Prisons are in a shambles. They are riven with violence, drugs, assaults and people so desperately miserable that they injure themselves. On release more crime is committed. I have been working with prisons for three decades and I have never seen such terrible conditions for prisoners and staff.

Prior to the election, the Prisons and Courts Bill had included some tentative measures to address these problems. Liz Truss had secured significant funding to recruit more staff and to enhance wages. She was promoting the ‘Unlocked’ scheme to recruit top graduates to work as prison officers, a programme similar to Teach First that has helped struggling schools. I think she recognised that these measures would not ease pressure in the system and in my conversations with her I got the impression that she was going to put pressure on probation and CRCs to reduce recalls in order to stem the flow into prisons.

I have been working with prisons for three decades and I have never seen such terrible conditions for prisoners and staff.

It was shocking that on the day the Queen omitted mention of prison or penal reform, the inspectorates of prison and probation published their joint findings that the privatised community rehabilitation companies are failing so badly that it would make no difference if they simply went away.
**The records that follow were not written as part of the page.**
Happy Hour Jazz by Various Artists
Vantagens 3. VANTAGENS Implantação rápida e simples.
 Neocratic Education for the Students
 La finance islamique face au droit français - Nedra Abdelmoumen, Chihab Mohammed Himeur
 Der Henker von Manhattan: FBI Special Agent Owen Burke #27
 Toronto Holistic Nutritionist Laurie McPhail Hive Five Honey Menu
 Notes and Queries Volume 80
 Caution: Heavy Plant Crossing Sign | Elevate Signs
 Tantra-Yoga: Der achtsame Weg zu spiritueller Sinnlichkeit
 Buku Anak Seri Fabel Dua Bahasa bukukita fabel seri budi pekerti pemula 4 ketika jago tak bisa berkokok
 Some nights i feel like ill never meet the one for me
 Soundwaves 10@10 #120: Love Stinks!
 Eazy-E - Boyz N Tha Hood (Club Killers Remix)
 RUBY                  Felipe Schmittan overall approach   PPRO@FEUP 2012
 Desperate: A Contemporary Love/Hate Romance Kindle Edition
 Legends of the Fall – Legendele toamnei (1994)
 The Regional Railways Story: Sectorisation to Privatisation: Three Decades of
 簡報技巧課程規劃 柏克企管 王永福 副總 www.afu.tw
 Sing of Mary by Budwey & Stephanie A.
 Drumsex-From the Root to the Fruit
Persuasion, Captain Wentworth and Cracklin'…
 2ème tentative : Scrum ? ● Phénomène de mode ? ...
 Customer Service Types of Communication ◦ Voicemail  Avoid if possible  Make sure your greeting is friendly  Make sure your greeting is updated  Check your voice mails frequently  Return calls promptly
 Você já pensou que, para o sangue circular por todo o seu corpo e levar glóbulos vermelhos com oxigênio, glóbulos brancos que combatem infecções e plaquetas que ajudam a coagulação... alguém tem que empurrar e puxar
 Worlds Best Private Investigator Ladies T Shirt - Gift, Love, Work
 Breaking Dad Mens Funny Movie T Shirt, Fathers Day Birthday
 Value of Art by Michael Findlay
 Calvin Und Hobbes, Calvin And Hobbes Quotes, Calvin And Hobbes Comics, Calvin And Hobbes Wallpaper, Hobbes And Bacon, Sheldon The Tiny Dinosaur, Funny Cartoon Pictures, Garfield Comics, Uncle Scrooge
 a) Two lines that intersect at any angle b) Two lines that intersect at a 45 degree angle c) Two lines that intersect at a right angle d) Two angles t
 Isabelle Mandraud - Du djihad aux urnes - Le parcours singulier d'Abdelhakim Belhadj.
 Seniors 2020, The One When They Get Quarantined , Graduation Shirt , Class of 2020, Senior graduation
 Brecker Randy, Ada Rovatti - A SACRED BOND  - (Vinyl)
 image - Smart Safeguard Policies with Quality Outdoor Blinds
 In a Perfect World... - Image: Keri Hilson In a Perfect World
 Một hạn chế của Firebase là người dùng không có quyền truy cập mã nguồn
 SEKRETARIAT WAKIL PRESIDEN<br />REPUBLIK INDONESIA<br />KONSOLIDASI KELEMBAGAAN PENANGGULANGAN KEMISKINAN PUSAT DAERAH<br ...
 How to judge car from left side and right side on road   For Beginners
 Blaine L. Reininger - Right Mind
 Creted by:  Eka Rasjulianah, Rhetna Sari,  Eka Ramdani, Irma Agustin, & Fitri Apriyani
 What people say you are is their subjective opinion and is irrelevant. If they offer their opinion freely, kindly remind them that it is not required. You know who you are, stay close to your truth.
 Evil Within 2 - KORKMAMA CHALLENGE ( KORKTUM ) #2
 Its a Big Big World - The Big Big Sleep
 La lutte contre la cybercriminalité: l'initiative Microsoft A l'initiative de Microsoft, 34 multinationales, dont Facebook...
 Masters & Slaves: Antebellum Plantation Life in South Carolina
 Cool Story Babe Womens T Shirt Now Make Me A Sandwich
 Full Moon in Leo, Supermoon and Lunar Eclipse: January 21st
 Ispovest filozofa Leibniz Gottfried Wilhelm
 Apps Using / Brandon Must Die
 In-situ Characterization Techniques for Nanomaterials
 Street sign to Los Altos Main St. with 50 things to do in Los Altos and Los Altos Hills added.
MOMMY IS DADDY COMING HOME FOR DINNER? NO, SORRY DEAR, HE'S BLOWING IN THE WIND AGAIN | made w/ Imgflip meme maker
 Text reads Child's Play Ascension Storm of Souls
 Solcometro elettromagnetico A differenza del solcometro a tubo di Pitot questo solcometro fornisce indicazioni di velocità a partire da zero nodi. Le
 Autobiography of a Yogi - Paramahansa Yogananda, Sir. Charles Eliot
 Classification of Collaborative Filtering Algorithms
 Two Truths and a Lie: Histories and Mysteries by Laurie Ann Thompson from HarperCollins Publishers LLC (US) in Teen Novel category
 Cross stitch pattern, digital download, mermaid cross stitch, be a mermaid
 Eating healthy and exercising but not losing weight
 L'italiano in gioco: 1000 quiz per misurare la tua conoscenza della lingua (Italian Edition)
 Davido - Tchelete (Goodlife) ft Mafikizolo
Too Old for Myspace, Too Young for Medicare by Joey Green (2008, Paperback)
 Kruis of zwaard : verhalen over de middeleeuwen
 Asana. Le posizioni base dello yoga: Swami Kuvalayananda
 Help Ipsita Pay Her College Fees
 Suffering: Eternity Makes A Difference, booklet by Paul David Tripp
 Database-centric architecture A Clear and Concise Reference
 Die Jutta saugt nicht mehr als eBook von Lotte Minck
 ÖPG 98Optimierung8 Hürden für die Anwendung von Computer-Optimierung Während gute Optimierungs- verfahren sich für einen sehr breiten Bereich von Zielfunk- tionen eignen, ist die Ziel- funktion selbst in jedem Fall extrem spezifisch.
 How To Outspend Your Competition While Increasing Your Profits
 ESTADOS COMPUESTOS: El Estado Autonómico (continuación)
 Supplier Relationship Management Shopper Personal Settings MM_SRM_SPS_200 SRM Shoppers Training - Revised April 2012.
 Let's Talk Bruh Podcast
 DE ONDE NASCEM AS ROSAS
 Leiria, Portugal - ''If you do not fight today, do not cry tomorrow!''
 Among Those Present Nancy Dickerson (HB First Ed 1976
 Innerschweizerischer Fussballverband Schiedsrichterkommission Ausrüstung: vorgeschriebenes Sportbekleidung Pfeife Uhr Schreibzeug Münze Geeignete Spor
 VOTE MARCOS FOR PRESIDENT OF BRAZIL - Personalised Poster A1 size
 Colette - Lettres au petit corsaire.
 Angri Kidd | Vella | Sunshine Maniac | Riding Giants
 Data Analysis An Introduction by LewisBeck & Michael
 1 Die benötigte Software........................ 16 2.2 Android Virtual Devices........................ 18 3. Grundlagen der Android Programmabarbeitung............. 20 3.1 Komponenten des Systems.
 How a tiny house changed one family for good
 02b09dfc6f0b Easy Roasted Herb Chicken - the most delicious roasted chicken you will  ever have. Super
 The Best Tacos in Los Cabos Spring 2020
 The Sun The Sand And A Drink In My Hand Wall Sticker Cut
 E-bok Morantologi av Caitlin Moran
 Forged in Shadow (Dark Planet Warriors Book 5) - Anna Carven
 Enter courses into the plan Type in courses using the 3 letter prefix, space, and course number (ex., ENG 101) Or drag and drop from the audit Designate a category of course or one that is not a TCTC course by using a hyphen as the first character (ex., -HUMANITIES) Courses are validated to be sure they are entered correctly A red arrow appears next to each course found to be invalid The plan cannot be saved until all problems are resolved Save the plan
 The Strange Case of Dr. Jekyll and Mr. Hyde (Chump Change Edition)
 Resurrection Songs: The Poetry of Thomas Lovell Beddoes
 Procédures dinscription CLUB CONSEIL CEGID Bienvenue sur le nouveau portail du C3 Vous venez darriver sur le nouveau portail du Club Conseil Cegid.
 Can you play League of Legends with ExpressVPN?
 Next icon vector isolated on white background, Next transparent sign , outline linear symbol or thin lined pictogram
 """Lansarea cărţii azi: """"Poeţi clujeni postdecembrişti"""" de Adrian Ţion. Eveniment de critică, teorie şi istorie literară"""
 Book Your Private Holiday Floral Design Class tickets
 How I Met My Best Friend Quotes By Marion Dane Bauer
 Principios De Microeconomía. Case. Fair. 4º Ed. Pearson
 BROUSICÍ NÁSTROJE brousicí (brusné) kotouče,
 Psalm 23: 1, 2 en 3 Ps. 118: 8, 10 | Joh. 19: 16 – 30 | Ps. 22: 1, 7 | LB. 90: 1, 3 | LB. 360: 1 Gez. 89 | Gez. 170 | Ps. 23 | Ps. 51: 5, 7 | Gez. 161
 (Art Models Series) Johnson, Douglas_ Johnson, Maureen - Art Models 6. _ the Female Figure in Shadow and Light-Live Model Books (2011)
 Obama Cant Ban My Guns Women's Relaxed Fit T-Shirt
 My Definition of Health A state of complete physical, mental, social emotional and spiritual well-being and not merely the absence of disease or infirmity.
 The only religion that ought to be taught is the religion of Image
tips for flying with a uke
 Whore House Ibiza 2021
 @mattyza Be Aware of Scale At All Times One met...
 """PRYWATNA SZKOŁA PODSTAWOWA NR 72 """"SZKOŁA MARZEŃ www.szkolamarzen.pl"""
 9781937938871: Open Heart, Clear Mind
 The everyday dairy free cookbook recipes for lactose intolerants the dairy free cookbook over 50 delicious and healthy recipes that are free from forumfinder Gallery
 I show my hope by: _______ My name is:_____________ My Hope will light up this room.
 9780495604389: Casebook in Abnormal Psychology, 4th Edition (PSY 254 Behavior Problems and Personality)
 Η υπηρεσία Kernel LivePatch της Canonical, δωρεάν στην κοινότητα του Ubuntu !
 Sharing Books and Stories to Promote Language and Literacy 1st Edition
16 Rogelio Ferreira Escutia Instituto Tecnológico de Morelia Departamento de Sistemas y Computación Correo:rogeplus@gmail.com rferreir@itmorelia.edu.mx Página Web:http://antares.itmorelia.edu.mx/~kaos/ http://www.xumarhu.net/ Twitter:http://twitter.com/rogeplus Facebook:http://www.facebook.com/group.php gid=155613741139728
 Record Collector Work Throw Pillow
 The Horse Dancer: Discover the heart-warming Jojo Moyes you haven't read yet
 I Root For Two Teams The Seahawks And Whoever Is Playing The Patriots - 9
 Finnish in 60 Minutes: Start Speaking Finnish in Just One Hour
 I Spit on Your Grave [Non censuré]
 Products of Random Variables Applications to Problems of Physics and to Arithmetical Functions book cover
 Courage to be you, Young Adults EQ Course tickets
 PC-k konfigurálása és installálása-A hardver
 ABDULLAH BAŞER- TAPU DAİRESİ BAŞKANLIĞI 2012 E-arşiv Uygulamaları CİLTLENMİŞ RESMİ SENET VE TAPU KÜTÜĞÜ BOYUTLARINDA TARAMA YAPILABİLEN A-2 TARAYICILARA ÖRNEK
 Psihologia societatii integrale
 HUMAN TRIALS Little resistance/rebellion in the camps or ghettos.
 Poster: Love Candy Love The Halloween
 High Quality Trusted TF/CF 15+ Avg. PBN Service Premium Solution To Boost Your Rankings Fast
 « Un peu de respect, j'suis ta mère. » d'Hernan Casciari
The failure to care for people coming out of prison results in repeated recalls. Just this month we published research showing that an extra 13,000 people have been sent back to prison.

The primary mission of the Howard League is to work for safer communities. To achieve this we work to keep people out of the system as far as possible and we work to make sure the penal system is proportionate, just, humane and effective. It is not delivering justice if it keeps recalling people for trivial reasons, indeed, this cultivates crime in crowded prisons and the failure to support on release.

I hope that the omission from the Queen’s Speech does not mean that penal reform has been abandoned. I have written to the new Secretary of State, David Lidington, with suggestions for immediate action that will ease the pressure on the prisons, with one element being reducing recalls. In the long run we need sentencing reform to deal with inflated sentencing in both custodial and community sentences.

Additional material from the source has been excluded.